▸ SHORT EXERCISE A:
Can you copy out the rows from the first row up to and including the line with "2.50 meters", substituting "nearer to" for every "closer to" and changing nothing else?

▸ SOURCE EXTRACT:
------------------------

Today the ‘Irish Ship to Gaza’ group have announced that their vessel MV Saoirse will again be sailing to break the ILLEGAL blockade of the coastal enclave.

MV Saoirse was set to sail as part of  this years ‘Freedom Flotilla 2′ but was sabotaged with a damaged prop shaft in port whilst in Turkey. Dr Fintan Lane, national coordinator of Irish Ship to Gaza, who own the vessel, said on the sabotage : “This is an appalling attack and should be condemned by all right-thinking people.  It is an act of violence against Irish citizens and could have caused death and injury.  If we had not spotted the damage as a result of a short trip in the bay, we would have gone to sea with a dangerously damaged propeller shaft and the boat would have sunk if the hull had been breached.  Imagine the scene if this had happened at nighttime.”

------------------------

▸ RECORD LIST:

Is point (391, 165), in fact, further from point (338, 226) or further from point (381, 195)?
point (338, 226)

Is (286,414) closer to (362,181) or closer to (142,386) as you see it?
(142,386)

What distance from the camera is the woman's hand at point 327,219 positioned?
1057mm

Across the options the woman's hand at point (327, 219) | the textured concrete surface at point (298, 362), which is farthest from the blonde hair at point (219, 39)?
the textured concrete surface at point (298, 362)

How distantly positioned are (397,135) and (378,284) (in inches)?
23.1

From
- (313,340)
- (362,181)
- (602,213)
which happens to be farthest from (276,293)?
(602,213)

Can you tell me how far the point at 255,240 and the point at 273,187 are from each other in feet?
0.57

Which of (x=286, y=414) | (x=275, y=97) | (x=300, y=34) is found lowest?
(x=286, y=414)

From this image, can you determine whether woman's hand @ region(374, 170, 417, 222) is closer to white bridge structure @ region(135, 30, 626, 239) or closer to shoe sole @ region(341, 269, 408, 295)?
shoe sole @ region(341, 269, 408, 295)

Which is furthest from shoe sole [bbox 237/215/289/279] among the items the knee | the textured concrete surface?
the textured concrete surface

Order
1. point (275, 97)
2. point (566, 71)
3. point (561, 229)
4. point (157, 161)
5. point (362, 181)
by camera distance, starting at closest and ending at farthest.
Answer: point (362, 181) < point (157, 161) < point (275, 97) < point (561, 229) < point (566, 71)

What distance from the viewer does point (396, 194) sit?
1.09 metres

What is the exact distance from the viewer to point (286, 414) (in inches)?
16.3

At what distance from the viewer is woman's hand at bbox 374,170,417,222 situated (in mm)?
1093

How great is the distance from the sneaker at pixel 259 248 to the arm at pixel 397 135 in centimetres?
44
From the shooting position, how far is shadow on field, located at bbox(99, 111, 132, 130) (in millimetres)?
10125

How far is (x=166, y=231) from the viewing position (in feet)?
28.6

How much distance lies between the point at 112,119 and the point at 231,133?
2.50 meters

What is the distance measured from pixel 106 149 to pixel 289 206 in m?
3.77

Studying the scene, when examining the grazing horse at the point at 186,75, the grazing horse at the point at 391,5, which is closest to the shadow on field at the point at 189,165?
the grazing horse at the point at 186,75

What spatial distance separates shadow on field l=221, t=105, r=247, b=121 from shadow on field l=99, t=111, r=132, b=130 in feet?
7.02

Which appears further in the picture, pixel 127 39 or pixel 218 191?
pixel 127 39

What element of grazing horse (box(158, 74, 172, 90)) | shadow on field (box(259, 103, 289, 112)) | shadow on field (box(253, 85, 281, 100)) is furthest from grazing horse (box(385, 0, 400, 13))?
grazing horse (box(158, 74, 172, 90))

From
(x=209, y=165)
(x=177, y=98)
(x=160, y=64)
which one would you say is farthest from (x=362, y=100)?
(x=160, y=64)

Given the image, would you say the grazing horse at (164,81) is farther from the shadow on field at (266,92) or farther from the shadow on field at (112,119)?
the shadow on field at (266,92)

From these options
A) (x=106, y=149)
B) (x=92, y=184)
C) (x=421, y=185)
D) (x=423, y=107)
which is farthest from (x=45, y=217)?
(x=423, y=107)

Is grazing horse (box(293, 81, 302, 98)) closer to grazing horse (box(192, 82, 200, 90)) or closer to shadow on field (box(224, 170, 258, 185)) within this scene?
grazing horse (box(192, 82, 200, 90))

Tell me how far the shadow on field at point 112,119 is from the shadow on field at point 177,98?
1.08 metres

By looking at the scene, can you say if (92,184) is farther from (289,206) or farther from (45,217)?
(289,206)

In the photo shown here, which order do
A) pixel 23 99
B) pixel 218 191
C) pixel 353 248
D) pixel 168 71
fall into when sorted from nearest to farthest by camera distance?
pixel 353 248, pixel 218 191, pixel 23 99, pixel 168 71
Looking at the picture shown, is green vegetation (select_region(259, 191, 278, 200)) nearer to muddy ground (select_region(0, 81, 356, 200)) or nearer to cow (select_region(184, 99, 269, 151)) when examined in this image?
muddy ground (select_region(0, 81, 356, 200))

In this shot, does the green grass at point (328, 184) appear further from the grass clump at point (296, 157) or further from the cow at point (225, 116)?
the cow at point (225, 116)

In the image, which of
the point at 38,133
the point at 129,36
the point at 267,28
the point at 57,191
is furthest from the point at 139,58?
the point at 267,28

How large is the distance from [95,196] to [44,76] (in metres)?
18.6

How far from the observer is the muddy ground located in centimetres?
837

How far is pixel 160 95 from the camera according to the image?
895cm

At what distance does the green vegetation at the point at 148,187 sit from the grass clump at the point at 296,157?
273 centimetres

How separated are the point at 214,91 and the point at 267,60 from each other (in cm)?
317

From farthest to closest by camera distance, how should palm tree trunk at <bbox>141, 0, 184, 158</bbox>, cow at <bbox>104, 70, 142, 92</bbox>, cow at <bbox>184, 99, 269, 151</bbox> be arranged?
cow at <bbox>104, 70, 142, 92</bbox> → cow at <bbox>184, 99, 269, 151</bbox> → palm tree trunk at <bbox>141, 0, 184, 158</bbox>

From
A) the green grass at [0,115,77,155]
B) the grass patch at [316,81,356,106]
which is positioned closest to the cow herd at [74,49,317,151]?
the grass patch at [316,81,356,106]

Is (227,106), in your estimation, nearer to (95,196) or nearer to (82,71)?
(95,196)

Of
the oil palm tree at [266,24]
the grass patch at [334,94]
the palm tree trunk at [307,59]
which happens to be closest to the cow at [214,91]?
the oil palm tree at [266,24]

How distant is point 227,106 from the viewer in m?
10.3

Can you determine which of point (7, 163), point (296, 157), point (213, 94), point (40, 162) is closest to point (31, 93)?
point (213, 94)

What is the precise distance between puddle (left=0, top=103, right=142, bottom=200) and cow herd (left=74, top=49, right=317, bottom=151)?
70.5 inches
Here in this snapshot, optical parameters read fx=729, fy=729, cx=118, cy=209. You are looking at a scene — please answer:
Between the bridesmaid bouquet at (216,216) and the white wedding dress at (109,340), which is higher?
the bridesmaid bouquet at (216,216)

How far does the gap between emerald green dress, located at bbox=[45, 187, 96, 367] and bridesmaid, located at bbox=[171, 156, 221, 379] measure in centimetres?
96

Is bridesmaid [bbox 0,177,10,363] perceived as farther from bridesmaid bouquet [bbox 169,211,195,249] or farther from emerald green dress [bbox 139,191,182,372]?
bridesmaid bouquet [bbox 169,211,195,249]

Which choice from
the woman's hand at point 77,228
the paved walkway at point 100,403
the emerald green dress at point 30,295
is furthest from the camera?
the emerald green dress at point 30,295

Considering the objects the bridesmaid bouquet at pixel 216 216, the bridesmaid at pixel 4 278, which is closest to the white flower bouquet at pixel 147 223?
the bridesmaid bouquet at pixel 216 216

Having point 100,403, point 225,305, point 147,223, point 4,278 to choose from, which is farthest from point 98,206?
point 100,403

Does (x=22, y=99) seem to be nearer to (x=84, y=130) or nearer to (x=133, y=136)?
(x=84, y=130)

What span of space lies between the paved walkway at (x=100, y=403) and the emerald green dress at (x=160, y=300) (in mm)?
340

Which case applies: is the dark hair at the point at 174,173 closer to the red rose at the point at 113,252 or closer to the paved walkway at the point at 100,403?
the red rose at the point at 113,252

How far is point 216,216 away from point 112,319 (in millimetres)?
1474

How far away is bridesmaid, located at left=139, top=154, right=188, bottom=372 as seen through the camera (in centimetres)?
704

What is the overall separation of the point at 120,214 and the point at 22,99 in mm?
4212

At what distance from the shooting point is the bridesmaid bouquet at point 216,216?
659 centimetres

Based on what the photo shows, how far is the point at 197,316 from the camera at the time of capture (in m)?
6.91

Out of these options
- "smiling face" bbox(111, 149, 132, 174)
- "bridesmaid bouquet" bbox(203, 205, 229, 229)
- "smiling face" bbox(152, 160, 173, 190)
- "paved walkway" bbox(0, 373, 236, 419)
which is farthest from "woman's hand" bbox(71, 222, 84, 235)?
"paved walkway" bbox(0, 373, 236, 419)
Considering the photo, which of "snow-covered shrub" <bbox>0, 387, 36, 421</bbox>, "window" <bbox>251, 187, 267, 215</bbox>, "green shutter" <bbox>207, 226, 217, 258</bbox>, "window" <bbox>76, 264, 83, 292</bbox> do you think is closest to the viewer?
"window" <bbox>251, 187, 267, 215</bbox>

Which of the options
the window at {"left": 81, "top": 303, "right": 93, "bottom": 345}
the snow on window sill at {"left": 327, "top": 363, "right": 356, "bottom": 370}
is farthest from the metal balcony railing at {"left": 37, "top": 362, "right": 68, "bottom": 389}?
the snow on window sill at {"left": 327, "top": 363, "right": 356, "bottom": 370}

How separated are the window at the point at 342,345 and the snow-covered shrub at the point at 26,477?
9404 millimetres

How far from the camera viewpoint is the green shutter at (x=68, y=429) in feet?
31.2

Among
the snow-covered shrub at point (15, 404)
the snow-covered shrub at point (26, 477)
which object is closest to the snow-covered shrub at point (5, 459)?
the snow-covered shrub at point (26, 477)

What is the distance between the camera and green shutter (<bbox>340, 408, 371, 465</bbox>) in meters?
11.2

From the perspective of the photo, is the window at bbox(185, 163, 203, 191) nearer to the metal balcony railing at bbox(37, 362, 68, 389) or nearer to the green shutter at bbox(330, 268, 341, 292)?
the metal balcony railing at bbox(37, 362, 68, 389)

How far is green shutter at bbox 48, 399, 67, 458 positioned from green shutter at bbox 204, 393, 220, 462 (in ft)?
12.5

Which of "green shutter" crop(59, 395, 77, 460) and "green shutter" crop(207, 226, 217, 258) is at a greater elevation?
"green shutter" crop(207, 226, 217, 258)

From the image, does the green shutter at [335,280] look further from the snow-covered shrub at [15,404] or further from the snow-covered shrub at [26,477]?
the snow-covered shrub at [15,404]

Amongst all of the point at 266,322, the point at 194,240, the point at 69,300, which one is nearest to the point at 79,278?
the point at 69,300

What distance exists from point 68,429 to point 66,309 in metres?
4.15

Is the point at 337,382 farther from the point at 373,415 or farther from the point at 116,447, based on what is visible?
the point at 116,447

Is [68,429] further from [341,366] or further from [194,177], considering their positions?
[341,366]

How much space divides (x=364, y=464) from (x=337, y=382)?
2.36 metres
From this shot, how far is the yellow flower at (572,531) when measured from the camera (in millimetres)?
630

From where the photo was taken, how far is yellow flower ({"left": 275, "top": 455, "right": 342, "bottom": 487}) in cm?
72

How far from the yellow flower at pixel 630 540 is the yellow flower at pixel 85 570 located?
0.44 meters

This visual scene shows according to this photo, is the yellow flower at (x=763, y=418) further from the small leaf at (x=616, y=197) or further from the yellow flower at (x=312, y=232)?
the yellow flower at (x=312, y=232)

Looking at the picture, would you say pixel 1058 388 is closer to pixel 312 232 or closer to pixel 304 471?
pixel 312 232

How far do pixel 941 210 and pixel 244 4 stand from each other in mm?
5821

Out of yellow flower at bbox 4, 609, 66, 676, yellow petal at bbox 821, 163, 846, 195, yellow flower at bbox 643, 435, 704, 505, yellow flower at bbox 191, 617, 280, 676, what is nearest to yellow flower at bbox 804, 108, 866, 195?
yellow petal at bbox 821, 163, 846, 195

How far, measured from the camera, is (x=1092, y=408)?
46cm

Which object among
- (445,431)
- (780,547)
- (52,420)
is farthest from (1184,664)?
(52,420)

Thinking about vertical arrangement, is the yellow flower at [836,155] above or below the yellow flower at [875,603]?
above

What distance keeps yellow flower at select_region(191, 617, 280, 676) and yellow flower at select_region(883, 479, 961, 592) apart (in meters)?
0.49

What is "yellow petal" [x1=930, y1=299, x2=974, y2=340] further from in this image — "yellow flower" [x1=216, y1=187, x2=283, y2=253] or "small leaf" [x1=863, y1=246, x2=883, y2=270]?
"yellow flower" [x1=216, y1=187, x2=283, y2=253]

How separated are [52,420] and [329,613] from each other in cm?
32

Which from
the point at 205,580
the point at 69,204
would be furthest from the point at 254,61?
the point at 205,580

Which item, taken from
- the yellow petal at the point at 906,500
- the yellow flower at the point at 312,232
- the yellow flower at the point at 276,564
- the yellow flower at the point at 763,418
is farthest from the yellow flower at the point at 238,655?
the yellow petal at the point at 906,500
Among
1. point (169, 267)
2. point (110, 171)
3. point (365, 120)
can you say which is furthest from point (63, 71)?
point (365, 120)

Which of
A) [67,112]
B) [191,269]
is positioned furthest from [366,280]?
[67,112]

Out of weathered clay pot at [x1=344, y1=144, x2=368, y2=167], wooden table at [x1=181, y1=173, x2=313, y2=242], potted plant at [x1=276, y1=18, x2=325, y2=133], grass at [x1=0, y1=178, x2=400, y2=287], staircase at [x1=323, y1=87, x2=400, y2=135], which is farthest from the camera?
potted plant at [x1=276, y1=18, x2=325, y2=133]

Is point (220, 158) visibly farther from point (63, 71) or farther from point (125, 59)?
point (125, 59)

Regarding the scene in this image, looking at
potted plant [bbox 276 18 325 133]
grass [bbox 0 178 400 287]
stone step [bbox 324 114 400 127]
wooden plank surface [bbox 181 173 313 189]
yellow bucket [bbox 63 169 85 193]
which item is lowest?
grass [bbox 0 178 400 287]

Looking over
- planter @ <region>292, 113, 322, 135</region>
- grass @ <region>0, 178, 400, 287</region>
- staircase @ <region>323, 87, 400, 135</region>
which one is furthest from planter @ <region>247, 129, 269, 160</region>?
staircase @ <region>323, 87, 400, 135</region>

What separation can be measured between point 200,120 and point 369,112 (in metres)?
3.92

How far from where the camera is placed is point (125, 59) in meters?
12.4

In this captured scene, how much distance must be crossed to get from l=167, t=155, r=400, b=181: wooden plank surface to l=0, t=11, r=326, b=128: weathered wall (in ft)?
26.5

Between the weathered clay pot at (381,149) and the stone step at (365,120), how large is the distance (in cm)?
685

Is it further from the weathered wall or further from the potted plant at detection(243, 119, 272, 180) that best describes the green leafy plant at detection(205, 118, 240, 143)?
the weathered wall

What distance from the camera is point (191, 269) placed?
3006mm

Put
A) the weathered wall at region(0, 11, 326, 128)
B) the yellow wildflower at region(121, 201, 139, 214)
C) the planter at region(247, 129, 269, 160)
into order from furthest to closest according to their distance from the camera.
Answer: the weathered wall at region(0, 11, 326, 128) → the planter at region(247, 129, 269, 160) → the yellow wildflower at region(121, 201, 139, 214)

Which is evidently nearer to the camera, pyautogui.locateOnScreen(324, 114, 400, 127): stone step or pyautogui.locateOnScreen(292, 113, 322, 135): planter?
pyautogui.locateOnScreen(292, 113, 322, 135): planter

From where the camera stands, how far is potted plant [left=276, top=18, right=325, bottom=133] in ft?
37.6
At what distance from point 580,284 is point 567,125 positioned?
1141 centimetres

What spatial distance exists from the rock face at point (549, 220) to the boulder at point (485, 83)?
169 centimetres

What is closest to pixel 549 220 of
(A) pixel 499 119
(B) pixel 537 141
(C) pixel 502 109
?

------------------------

▸ SHORT EXERCISE B:
How would you render this sentence from the passage about the Irish Ship to Gaza vessel in Spanish: "It is an act of violence against Irish citizens and could have caused death and injury."

▸ RESPONSE A:
Is point (391, 165), in fact, further from point (338, 226) or further from point (381, 195)?
point (338, 226)

Is (286,414) nearer to (362,181) or nearer to (142,386) as you see it?
(142,386)

What distance from the camera is the woman's hand at point 327,219 positioned?
1057mm

Across the options the woman's hand at point (327, 219) | the textured concrete surface at point (298, 362), which is farthest from the blonde hair at point (219, 39)?
the textured concrete surface at point (298, 362)

How distantly positioned are (397,135) and (378,284) (in inches)?
23.1

From
- (313,340)
- (362,181)
- (602,213)
which happens to be farthest from (276,293)?
(602,213)

Can you tell me how far the point at 255,240 and the point at 273,187 are from each other in feet?
0.57

Which of (x=286, y=414) | (x=275, y=97) | (x=300, y=34) is found lowest?
(x=286, y=414)

From this image, can you determine whether woman's hand @ region(374, 170, 417, 222) is nearer to white bridge structure @ region(135, 30, 626, 239) or nearer to shoe sole @ region(341, 269, 408, 295)?
shoe sole @ region(341, 269, 408, 295)

Which is furthest from shoe sole [bbox 237/215/289/279] among the items the knee | the textured concrete surface?
the textured concrete surface

Order
1. point (275, 97)
2. point (566, 71)
3. point (561, 229)
4. point (157, 161)
5. point (362, 181)
by camera distance, starting at closest and ending at farthest.
Answer: point (362, 181) < point (157, 161) < point (275, 97) < point (561, 229) < point (566, 71)

What distance from the viewer does point (396, 194) sit?
1.09 metres

What is the exact distance from the viewer to point (286, 414) (in inches)?
16.3

At what distance from the viewer is woman's hand at bbox 374,170,417,222 situated (in mm)?
1093

How great is the distance from the sneaker at pixel 259 248 to the arm at pixel 397 135 in centimetres?
44
From the shooting position, how far is shadow on field, located at bbox(99, 111, 132, 130) (in millimetres)?
10125

How far is (x=166, y=231) from the viewing position (in feet)?
28.6

How much distance lies between the point at 112,119 and the point at 231,133?
2.50 meters

▸ RESPONSE B:
Es un acto de violencia contra ciudadanos irlandeses y podría haber causado muertes y heridos.